With school closed, she often takes her lessons from the restaurant, where she works on a laptop that her grandparents gave her last year for Christmas. Hazel has encouraged her to play when she’s bored, which has recently included trying to figure out covers.
"They've been great," she said of Music Haven. "I feel like Marlee is actually getting more lessons."
Before COVID, Hazel said she thought the computer wasn’t necessary. Now she can’t imagine what Marlee would do without it. As her daughter navigates online learning, she and Wright navigate a world of curbside pickup, apps like GrubHub, and unclear information from the state about when things might reopen.
“We're doing all right,” she said. “We're trying to keep going, to offer help to those that need it. There's nothing that nobody can do right now, so we're kind of all in the same situation.”
Other teachers have also experimented with that teaching format. Boulanger, who created a YouTube channel where his 16 students can upload their work for feedback, has been doing near daily check-ins with his students, and watching videos come back in response.
So far, he has sent out and received over 300 videos, including weekly encouragements with lush snippets of his own cello playing.
He’s heard back from 13 of the 16 kids each week. While he worries about “certain things that don’t translate to online lessons,” he added that he can envision a post-pandemic world in which he continues doing practice videos alongside in-person lessons.
“It’s been a really sort of interesting transition,” he said in a recent phone call. “For some kids, it seems to have really clicked. We’re asking: how can we have a way to check in and monitor practicing?”
The check-in videos have also given students an outlet to talk to their teachers about the pandemic, without ever mentioning it by name. In a recent cello lesson, Music Haven student Justin Jenkins told Boulanger how much he misses his classmates.
“All of our students seem to hunger for normalcy,” he said. “Part of these check-ins is just having part of the routine from which they’re completely untethered.
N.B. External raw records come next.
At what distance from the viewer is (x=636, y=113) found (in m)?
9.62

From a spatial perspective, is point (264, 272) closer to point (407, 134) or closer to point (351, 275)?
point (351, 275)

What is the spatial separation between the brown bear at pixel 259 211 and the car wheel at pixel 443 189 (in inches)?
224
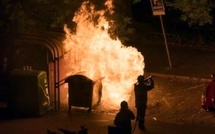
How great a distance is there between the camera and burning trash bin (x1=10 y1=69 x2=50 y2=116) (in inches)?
560

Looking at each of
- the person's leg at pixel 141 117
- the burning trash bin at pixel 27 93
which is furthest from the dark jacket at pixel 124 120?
the burning trash bin at pixel 27 93

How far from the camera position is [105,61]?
15.6 metres

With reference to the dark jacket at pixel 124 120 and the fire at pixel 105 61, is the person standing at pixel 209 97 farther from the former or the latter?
the dark jacket at pixel 124 120

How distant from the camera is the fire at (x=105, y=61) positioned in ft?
51.0

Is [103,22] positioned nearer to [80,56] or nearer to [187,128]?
[80,56]

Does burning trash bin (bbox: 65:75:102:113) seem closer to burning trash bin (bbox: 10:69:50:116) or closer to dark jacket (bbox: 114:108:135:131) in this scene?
burning trash bin (bbox: 10:69:50:116)

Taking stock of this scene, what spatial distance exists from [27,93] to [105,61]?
9.15 ft

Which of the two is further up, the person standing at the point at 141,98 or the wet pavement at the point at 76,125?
the person standing at the point at 141,98

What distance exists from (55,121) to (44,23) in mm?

It’s like, 30 percent musical improvement and 70 percent giving families something to look forward to every day.”
In a recent response video to Boulanger, Justin sets up his small cello in the middle of a wide stance, his face fixed on a camera that sits on the table in front of him. He admits, eyes locked with the little camera lens, that he’s not sure what scale to begin in, or if his cello is correctly tuned.
But, he continues, “just like my teacher Mr. Philip said, just try. So I’m going to try.”